- **RECORDS FOR THE EXERCISE**:
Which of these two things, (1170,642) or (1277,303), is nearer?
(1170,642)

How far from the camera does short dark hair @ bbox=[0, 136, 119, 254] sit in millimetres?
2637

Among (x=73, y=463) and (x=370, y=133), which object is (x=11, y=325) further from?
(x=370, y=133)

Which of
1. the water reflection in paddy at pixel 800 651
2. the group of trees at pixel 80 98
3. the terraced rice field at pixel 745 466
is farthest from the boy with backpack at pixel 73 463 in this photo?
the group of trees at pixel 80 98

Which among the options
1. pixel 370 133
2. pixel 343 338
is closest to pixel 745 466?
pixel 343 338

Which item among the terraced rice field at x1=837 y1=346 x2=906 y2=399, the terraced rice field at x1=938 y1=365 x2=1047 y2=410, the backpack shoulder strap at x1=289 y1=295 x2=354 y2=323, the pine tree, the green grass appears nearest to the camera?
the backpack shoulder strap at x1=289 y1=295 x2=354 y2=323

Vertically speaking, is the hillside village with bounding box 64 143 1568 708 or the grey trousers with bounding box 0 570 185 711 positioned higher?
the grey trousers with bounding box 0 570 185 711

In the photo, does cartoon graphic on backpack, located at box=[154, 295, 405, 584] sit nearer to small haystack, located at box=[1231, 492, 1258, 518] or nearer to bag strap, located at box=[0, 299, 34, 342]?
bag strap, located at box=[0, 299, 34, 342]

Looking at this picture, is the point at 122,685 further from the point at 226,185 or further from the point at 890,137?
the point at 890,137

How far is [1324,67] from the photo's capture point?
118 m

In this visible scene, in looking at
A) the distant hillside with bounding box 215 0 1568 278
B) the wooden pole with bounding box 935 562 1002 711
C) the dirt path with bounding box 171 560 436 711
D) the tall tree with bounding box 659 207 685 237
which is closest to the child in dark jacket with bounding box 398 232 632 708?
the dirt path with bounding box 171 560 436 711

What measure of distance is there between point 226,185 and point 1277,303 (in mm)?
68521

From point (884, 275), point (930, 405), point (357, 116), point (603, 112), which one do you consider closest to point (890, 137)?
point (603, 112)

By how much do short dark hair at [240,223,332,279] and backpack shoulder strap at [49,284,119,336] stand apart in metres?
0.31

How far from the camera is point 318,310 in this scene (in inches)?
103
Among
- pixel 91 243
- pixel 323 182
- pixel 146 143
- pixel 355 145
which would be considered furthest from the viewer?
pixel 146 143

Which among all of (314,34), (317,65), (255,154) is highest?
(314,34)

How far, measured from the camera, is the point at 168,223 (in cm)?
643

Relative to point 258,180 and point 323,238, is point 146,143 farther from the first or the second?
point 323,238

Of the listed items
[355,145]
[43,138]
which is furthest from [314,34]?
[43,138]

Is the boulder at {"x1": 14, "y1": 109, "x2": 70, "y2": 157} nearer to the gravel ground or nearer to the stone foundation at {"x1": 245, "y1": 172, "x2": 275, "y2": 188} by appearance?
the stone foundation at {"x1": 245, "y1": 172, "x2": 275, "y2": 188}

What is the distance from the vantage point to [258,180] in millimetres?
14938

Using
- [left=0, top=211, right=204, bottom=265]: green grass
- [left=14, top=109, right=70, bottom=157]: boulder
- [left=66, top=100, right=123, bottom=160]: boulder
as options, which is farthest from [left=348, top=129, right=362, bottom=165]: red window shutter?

- **OBJECTIVE**:
Retype every one of the entries above word for word, with nothing changed.

- **RESULT**:
Which of these two things, (1170,642) or (1277,303), is nearer?
(1170,642)

How far from the camera does short dark hair @ bbox=[0, 136, 119, 254] sit in millimetres?
2637

Among (x=73, y=463) and (x=370, y=133), which object is (x=11, y=325) further from?
(x=370, y=133)

Which of
1. the water reflection in paddy at pixel 800 651
2. the group of trees at pixel 80 98
3. the terraced rice field at pixel 745 466
is farthest from the boy with backpack at pixel 73 463 in this photo?
the group of trees at pixel 80 98

Which among the options
1. pixel 370 133
2. pixel 343 338
is closest to pixel 745 466?
pixel 343 338

Which item among the terraced rice field at x1=837 y1=346 x2=906 y2=399, the terraced rice field at x1=938 y1=365 x2=1047 y2=410, the backpack shoulder strap at x1=289 y1=295 x2=354 y2=323, the pine tree, the green grass appears nearest to the camera?
the backpack shoulder strap at x1=289 y1=295 x2=354 y2=323

Vertically speaking, is the hillside village with bounding box 64 143 1568 708 or the grey trousers with bounding box 0 570 185 711 positioned higher?
the grey trousers with bounding box 0 570 185 711

In the photo, does cartoon graphic on backpack, located at box=[154, 295, 405, 584] sit nearer to small haystack, located at box=[1231, 492, 1258, 518] or nearer to bag strap, located at box=[0, 299, 34, 342]?
bag strap, located at box=[0, 299, 34, 342]

Looking at this picture, is the point at 122,685 further from the point at 226,185 or further from the point at 890,137?
the point at 890,137

How far is [1324,67] from the photo's capture point?
118 m

In this visible scene, in looking at
A) the distant hillside with bounding box 215 0 1568 278
B) the wooden pole with bounding box 935 562 1002 711
C) the dirt path with bounding box 171 560 436 711
D) the tall tree with bounding box 659 207 685 237
which is closest to the child in dark jacket with bounding box 398 232 632 708?
the dirt path with bounding box 171 560 436 711

What measure of distance is there between point 226,185 and point 1277,303 (in mm)?
68521

From point (884, 275), point (930, 405), point (357, 116), point (603, 112), which one do you consider closest to point (890, 137)?
point (603, 112)

By how much do short dark hair at [240,223,332,279] and backpack shoulder strap at [49,284,119,336] stand apart in metres?
0.31

How far from the camera is point 318,310 in this scene (in inches)?
103
Among
- pixel 91 243
- pixel 323 182
- pixel 146 143
- pixel 355 145
which would be considered furthest from the viewer?
pixel 146 143

Which among all of (314,34), (317,65), (255,154) is highest?
(314,34)

How far, measured from the camera, is the point at 168,223 (in cm)?
643

Relative to point 258,180 and point 323,238, is point 146,143 farther from the first or the second?
point 323,238

Of the listed items
[355,145]
[43,138]
which is furthest from [314,34]?
[43,138]

Is the boulder at {"x1": 14, "y1": 109, "x2": 70, "y2": 157} nearer to the gravel ground or nearer to the stone foundation at {"x1": 245, "y1": 172, "x2": 275, "y2": 188} by appearance?
the stone foundation at {"x1": 245, "y1": 172, "x2": 275, "y2": 188}

What is the distance from the vantage point to [258,180] in millimetres?
14938

Using
- [left=0, top=211, right=204, bottom=265]: green grass
- [left=14, top=109, right=70, bottom=157]: boulder
- [left=66, top=100, right=123, bottom=160]: boulder
as options, which is farthest from [left=348, top=129, right=362, bottom=165]: red window shutter?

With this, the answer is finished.